## [Problem statement]
Swap "viewer" for "camera" in the items running from the line that contains "Out of the point" through the line that contains "A: pixel 250 310", both ends included, and give only those lines again with everything else unchanged.

## [Working data]
____________

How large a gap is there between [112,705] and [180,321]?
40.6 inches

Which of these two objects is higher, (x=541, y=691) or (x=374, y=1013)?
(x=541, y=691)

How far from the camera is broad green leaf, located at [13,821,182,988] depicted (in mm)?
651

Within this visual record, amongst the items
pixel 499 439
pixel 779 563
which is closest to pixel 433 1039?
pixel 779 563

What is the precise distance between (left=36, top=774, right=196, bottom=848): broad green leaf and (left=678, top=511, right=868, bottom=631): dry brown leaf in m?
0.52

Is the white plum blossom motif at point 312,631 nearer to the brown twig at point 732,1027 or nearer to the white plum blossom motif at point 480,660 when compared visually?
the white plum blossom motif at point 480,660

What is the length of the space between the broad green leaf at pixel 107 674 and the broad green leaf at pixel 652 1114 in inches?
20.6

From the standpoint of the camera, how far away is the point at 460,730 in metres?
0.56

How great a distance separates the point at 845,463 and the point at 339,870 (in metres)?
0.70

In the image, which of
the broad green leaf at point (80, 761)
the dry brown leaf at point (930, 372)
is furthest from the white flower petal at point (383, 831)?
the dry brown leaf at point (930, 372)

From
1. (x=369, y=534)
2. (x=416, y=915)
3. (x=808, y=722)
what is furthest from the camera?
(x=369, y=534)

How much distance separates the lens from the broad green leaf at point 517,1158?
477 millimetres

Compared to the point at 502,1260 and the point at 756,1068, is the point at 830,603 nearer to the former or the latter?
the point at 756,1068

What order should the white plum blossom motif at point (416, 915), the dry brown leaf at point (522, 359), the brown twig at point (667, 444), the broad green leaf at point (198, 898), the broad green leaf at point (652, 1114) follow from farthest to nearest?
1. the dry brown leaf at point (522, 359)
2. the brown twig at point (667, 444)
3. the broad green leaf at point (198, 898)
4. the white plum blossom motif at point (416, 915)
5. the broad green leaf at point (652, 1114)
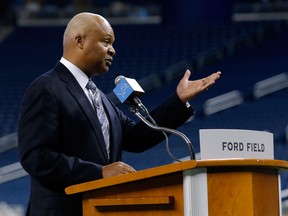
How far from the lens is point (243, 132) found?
88.0 inches

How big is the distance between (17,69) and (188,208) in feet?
31.8

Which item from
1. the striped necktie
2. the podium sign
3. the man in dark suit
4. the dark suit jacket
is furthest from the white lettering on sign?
the striped necktie

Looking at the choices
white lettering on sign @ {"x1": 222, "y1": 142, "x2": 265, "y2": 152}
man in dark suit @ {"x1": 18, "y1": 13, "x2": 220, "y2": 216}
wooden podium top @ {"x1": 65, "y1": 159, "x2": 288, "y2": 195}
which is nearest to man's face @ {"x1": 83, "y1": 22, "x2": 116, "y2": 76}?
man in dark suit @ {"x1": 18, "y1": 13, "x2": 220, "y2": 216}

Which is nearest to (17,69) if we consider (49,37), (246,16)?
(49,37)

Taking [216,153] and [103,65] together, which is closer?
[216,153]

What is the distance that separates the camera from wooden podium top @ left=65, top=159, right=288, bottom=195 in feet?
6.95

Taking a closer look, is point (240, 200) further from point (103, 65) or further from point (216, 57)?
point (216, 57)

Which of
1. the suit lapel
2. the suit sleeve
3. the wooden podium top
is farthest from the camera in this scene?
the suit lapel

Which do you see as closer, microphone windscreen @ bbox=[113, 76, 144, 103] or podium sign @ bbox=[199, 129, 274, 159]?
podium sign @ bbox=[199, 129, 274, 159]

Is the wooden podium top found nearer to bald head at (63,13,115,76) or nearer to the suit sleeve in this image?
the suit sleeve

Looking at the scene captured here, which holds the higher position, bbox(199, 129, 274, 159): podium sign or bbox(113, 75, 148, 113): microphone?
bbox(113, 75, 148, 113): microphone

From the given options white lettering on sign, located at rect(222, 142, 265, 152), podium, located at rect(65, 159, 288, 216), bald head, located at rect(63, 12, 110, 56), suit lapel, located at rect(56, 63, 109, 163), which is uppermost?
bald head, located at rect(63, 12, 110, 56)

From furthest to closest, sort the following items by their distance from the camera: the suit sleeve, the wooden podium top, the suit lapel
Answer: the suit lapel, the suit sleeve, the wooden podium top

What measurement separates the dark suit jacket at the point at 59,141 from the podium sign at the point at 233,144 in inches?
14.6
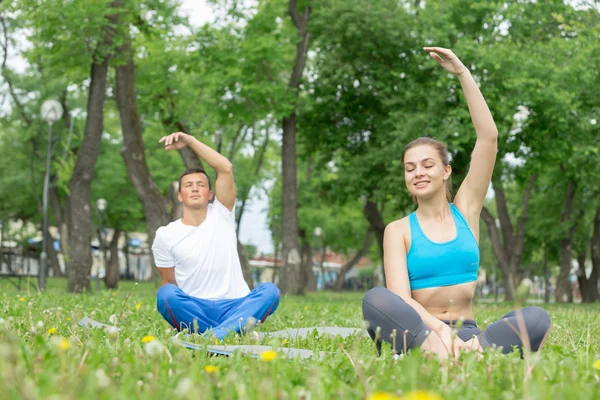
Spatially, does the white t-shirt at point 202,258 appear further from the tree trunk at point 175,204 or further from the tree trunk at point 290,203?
the tree trunk at point 290,203

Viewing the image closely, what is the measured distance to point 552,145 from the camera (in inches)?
774

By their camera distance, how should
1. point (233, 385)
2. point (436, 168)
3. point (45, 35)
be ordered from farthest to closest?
1. point (45, 35)
2. point (436, 168)
3. point (233, 385)

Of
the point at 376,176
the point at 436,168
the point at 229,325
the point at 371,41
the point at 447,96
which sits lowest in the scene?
the point at 229,325

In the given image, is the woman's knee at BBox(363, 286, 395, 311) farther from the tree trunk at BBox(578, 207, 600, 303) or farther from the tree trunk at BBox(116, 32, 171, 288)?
the tree trunk at BBox(578, 207, 600, 303)

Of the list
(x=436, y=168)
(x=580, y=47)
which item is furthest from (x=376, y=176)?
(x=436, y=168)

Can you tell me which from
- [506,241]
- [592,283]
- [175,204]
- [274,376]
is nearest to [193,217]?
[274,376]

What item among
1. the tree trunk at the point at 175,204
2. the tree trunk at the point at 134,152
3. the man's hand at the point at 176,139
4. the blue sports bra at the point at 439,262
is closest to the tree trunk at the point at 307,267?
the tree trunk at the point at 175,204

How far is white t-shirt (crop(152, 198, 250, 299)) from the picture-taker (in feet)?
21.4

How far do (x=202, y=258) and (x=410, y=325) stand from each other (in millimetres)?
2747

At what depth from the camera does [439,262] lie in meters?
4.62

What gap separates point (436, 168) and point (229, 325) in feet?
7.12

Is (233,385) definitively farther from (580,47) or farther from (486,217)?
(486,217)

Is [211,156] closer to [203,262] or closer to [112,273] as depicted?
[203,262]

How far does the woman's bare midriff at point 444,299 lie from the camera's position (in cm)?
460
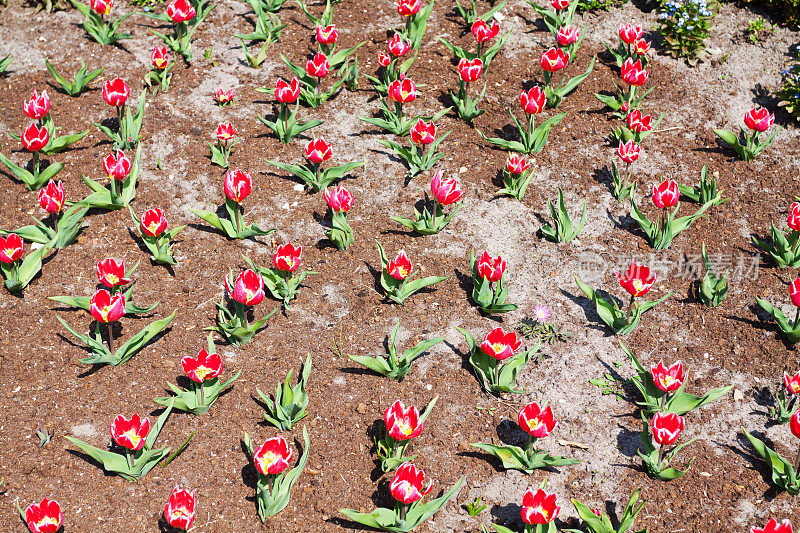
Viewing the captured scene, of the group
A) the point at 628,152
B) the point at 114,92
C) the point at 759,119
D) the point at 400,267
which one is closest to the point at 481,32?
the point at 628,152

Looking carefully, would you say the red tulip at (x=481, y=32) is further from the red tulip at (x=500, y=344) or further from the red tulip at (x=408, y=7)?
the red tulip at (x=500, y=344)

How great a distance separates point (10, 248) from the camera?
158 inches

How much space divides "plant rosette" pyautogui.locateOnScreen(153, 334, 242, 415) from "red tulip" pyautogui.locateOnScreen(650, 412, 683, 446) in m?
2.00

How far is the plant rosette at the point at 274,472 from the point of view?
3.13m

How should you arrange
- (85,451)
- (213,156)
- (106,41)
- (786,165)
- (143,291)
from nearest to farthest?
(85,451) → (143,291) → (213,156) → (786,165) → (106,41)

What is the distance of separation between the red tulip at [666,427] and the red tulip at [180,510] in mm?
2091

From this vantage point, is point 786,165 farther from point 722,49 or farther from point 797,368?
point 797,368

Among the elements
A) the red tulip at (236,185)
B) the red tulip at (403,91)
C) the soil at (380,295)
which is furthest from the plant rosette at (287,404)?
the red tulip at (403,91)

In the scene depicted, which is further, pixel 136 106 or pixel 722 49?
pixel 722 49

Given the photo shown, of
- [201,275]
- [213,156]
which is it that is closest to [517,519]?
[201,275]

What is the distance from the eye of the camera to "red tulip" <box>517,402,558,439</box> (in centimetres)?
328

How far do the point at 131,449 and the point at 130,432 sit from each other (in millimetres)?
116

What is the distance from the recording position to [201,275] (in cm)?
439

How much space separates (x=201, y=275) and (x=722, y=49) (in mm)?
4944
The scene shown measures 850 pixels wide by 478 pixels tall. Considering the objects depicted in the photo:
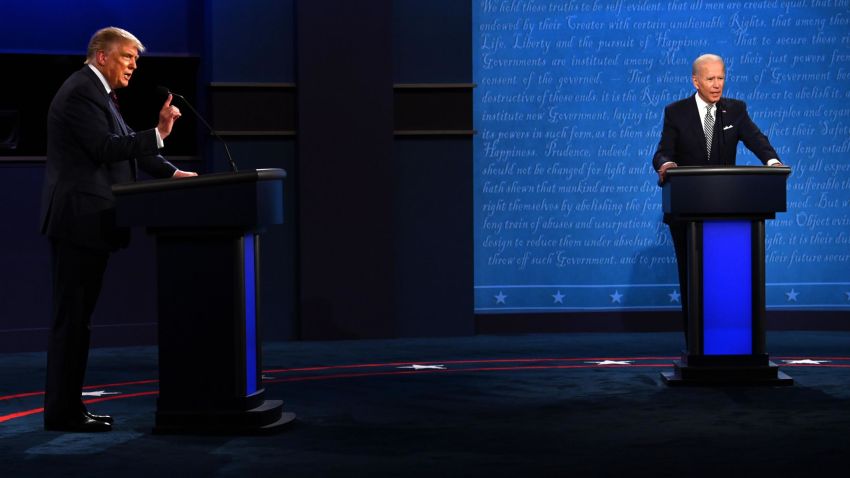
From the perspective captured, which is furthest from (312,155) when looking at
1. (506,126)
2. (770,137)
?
(770,137)

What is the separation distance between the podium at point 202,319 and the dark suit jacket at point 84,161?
0.50 feet

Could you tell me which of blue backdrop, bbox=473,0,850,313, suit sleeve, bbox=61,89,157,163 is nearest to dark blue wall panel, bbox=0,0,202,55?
blue backdrop, bbox=473,0,850,313

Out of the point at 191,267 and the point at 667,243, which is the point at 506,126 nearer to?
the point at 667,243

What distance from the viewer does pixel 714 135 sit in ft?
20.9

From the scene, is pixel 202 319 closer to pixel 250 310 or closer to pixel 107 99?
A: pixel 250 310

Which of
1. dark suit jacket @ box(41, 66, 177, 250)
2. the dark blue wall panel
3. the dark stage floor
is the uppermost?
the dark blue wall panel

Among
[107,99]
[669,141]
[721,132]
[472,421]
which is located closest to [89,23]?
[107,99]

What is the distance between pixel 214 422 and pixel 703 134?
2.98 metres

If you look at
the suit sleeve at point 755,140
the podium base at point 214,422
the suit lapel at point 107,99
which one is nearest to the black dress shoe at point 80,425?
the podium base at point 214,422

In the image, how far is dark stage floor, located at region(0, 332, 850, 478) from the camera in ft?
13.2

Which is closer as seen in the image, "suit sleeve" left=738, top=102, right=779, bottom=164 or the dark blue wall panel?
"suit sleeve" left=738, top=102, right=779, bottom=164

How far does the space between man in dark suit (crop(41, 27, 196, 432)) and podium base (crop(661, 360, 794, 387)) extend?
2509 mm

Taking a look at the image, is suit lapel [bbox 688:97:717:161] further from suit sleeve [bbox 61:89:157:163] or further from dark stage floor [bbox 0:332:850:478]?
suit sleeve [bbox 61:89:157:163]

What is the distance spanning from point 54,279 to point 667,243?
187 inches
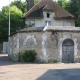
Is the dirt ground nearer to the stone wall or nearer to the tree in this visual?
the stone wall

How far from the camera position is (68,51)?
25.2 m

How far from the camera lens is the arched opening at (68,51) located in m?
25.0

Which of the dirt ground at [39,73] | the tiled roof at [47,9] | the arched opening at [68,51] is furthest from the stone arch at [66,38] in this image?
the tiled roof at [47,9]

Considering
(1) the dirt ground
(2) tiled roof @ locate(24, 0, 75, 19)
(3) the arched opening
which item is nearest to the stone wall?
(3) the arched opening

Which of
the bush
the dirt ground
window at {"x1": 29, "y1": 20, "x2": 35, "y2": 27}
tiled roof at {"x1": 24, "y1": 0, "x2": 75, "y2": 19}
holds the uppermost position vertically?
tiled roof at {"x1": 24, "y1": 0, "x2": 75, "y2": 19}

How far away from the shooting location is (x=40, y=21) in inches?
1960

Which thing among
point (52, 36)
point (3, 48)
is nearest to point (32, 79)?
point (52, 36)

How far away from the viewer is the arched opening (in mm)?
25030

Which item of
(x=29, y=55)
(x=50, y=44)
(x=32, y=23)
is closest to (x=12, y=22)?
(x=32, y=23)

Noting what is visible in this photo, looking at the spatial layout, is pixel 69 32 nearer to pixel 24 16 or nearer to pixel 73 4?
pixel 24 16

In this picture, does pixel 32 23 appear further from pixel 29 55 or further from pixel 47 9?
pixel 29 55

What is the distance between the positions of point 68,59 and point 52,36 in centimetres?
299

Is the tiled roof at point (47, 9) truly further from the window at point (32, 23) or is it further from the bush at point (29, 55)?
the bush at point (29, 55)

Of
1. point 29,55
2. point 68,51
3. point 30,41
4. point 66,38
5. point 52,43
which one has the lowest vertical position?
point 29,55
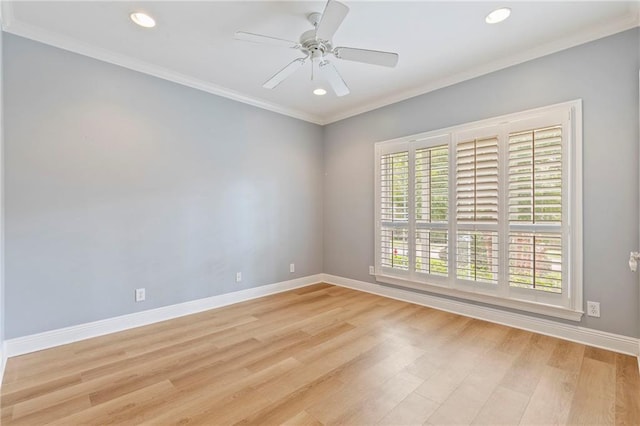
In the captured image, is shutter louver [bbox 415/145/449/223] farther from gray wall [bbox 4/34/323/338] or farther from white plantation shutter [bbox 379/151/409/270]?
gray wall [bbox 4/34/323/338]

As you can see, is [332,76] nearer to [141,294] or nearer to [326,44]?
[326,44]

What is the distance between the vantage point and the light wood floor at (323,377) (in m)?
1.75

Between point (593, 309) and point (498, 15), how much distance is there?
2.60 meters

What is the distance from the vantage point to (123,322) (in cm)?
300

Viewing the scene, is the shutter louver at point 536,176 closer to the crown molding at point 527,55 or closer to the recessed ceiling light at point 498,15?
the crown molding at point 527,55

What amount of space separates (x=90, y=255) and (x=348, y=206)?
10.7 feet

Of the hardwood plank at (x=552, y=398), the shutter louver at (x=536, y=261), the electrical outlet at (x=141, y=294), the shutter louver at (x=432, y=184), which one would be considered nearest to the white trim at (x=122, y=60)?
the shutter louver at (x=432, y=184)

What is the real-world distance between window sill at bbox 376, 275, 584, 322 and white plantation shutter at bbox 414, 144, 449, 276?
20cm

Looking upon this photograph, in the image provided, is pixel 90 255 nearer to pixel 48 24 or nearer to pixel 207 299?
pixel 207 299

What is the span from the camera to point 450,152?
3443mm

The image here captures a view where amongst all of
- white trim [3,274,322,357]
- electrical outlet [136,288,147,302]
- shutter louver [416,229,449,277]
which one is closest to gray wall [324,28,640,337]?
shutter louver [416,229,449,277]

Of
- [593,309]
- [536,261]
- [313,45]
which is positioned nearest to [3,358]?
A: [313,45]

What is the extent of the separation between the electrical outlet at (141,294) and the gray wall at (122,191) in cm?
4

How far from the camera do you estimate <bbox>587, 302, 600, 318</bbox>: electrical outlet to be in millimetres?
2568
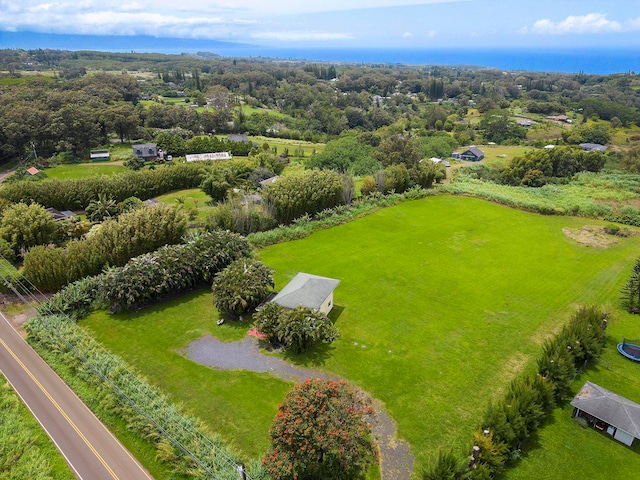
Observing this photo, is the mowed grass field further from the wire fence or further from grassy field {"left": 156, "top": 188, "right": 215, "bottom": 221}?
grassy field {"left": 156, "top": 188, "right": 215, "bottom": 221}

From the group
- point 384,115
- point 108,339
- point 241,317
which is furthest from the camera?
point 384,115

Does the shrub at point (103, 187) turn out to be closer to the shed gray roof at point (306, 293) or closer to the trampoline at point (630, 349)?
the shed gray roof at point (306, 293)

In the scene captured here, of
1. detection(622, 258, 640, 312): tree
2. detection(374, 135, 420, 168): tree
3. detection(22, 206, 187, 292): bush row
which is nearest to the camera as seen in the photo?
detection(622, 258, 640, 312): tree

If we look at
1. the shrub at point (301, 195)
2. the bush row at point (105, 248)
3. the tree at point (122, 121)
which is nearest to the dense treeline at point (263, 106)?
the tree at point (122, 121)

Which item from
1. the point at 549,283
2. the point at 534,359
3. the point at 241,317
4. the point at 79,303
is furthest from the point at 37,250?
the point at 549,283

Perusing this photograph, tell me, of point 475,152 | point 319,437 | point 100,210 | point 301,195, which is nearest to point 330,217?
point 301,195

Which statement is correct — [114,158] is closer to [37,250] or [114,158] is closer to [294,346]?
[37,250]

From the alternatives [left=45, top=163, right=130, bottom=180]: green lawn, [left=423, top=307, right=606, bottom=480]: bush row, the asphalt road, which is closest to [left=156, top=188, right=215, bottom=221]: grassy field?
[left=45, top=163, right=130, bottom=180]: green lawn
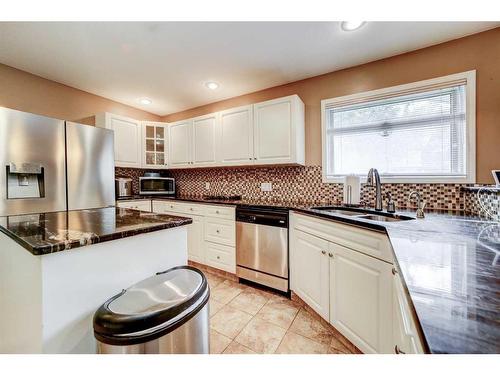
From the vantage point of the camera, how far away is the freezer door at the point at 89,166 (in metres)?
2.15

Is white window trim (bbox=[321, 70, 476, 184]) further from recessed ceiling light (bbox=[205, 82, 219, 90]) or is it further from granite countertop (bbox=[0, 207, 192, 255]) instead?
granite countertop (bbox=[0, 207, 192, 255])

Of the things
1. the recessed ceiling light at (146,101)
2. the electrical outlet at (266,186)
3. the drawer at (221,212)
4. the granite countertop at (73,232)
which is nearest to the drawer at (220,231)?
the drawer at (221,212)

____________

## [Complete answer]
Out of the point at 191,267 and the point at 667,243, which is the point at 506,126 nearer to?
the point at 667,243

What distance from the camera does pixel 714 135 sit in ft?
20.9

From the scene, is pixel 202 319 closer to pixel 250 310 or closer to pixel 107 99?
A: pixel 250 310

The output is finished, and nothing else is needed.